Quaternary structure of the pyruvate dehydrogenase multienzyme complex of Bacillus stearothermophilus studied by a new reversible cross-linking procedure with bis(imidoesters).

The bis(amidine) cross-links formed between protein subunits by treating them with bis(imidoesters) were found to be rapidly broken by exposing the cross-linked proteins to methylamine buffers containing the aprotic solvent acetonitrile. This cleavage step could be introduced between the two dimensions of a diagonal gel electrophoretic separation of cross-linked proteins to facilitate identification of the contributors to a cross-linked species. Tests with the tetrameric enzyme glyceraldehyde-3-phosphate dehydrogenase demonstrated the simplicity and effectiveness of the technique.
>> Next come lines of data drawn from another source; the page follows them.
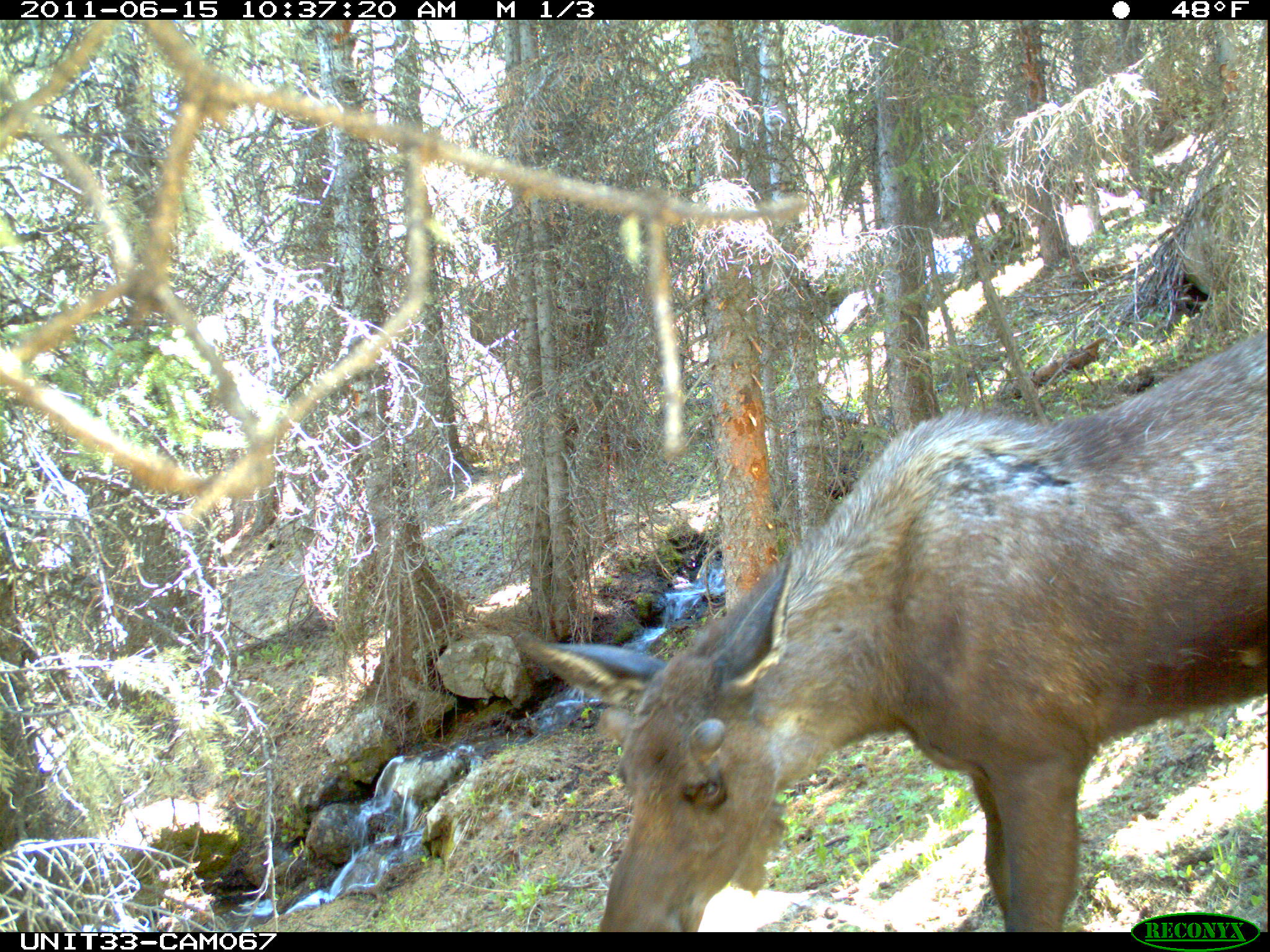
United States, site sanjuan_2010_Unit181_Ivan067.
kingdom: Animalia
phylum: Chordata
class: Mammalia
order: Artiodactyla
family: Cervidae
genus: Alces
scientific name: Alces alces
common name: moose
Alces alces (moose).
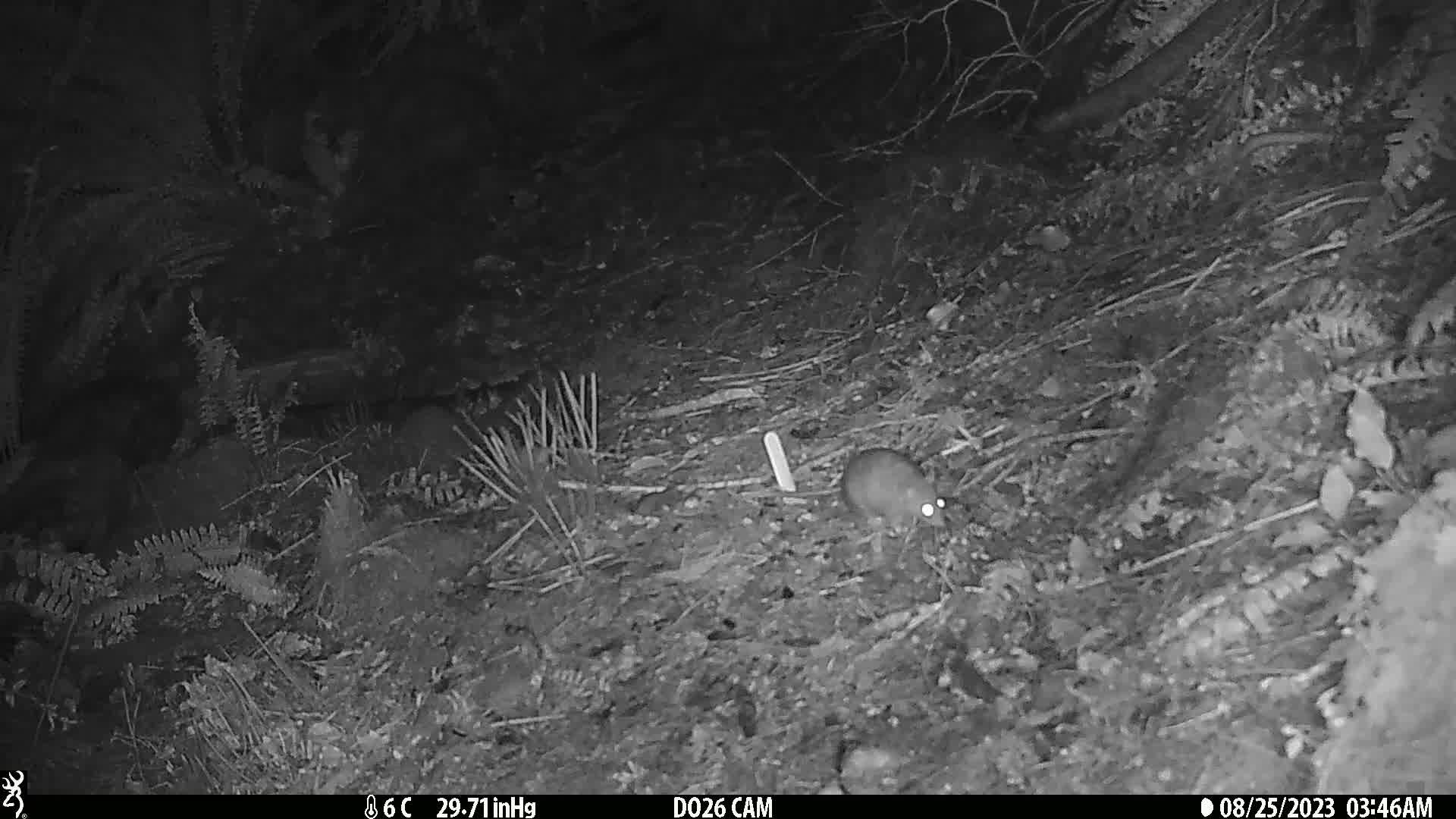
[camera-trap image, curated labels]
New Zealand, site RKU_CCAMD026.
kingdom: Animalia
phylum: Chordata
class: Mammalia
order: Rodentia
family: Muridae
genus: Rattus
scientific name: Rattus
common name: rat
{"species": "rat (Rattus)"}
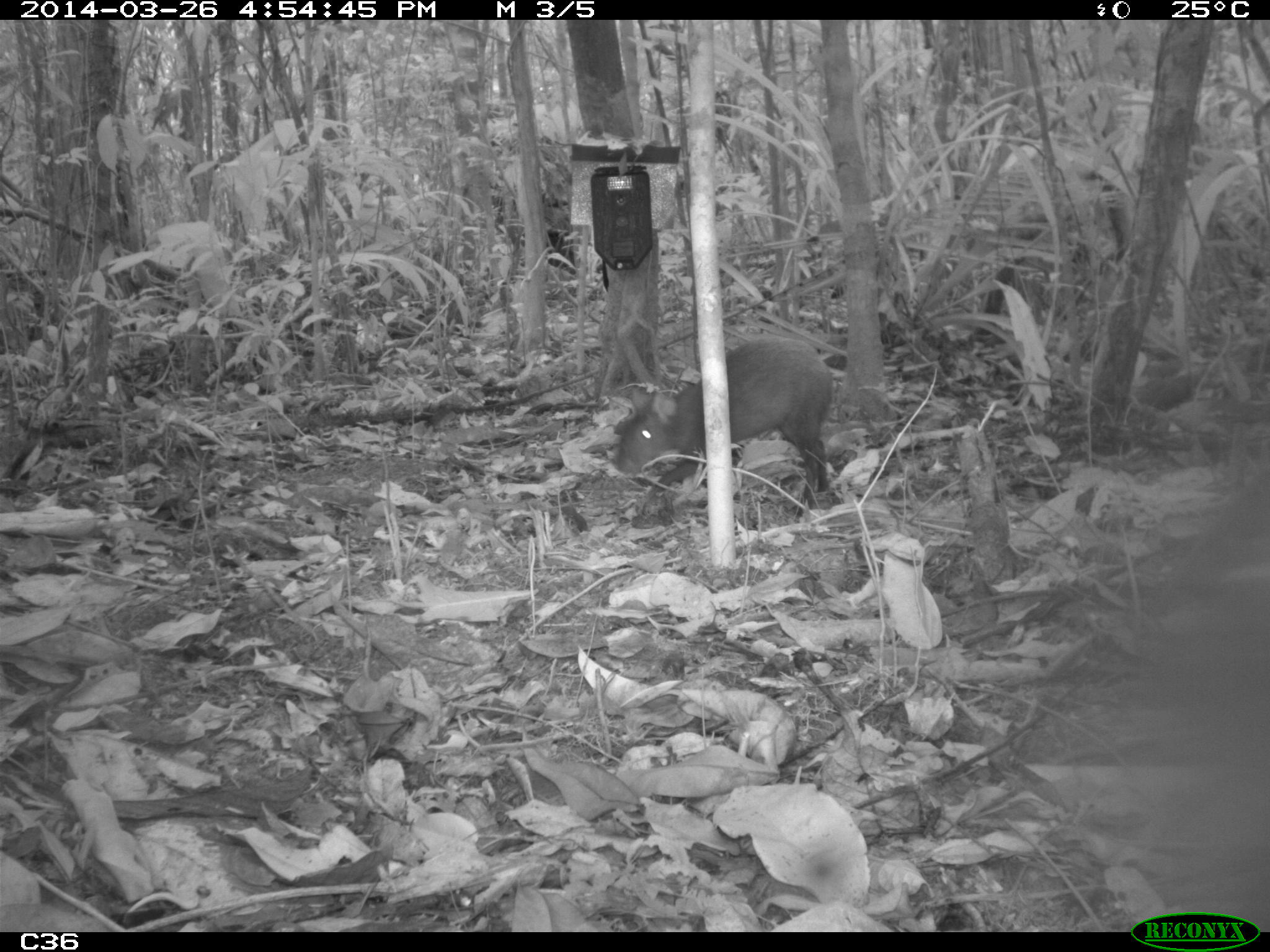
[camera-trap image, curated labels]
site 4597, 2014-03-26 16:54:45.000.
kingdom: Animalia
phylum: Chordata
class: Mammalia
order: Rodentia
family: Dasyproctidae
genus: Dasyprocta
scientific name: Dasyprocta leporina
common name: red-rumped agouti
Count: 1.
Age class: adult.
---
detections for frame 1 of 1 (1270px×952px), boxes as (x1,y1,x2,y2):
dasyprocta leporina: (614,336,836,520)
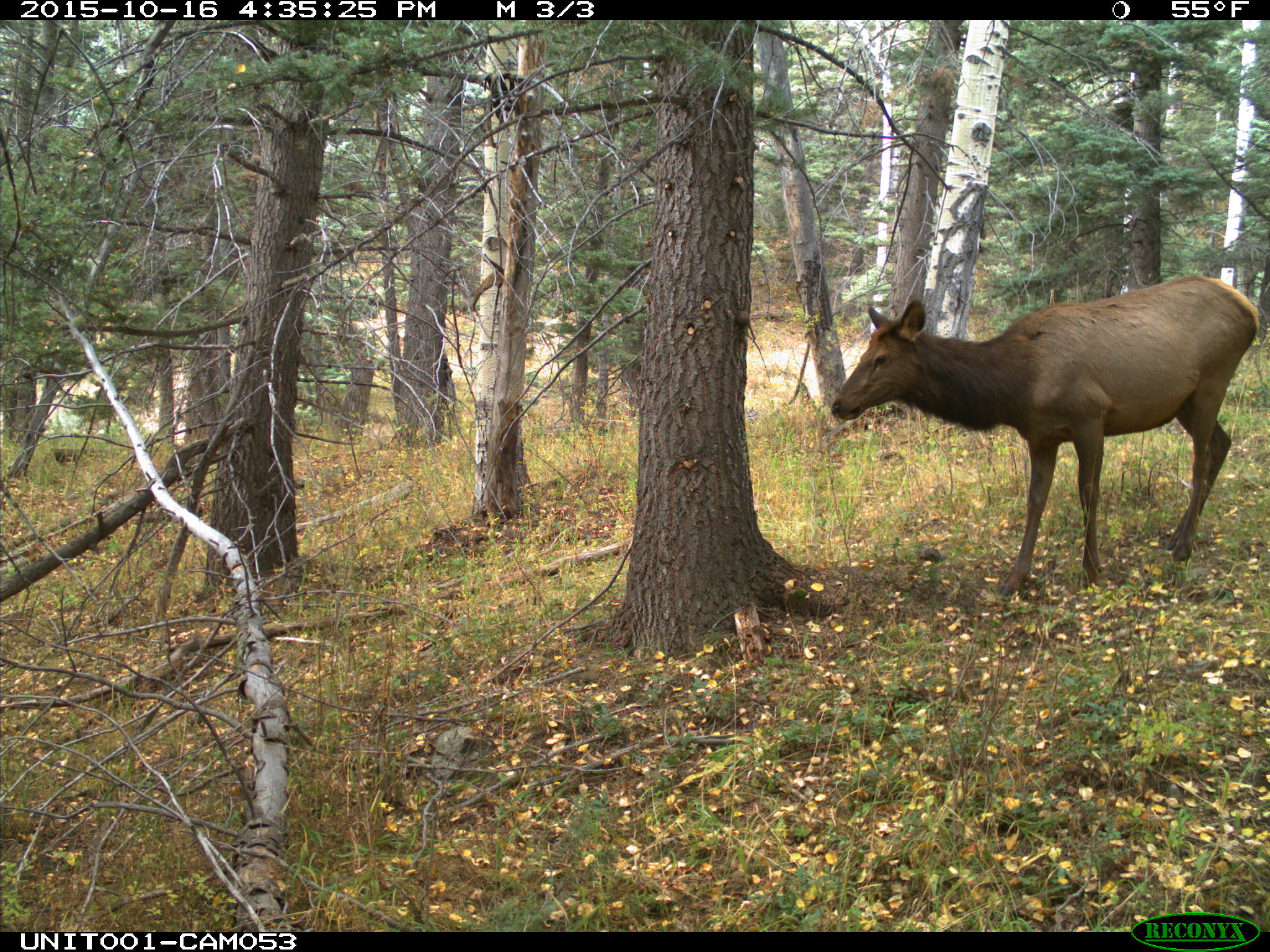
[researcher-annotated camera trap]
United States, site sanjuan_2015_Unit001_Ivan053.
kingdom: Animalia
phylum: Chordata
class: Mammalia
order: Artiodactyla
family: Cervidae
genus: Cervus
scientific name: Cervus elaphus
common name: red deer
When the pyruvate dehydrogenase multienzyme complex from Bacillus stearothermophilus was treated with a range of bis(imidoesters), from dimethyl succinimidate to dimethyl suberimidate, the most informative set of products was obtained with dimethyl glutarimidate. The longer bis(imidoesters) caused too extensive cross-linking of the enzyme subunits, although the beta chain of the pyruvate decarboxylase component always appeared to be the most resistant. Almost all the cross-linked species up to pentamers of the lipoate acetyltransferase polypeptide chain (apparent Mr approximately 280 000) were identified by means of the diagonal gel electrophoretic procedure after cleavage of the cross-links. The introduction of the methylamine cleavage step enables the bis(imidoester) for such experiments to be selected purely for the efficacity of its cross-linking reaction with the protein and dispenses with the need to incorporate a specially cleavable bond in the reagent.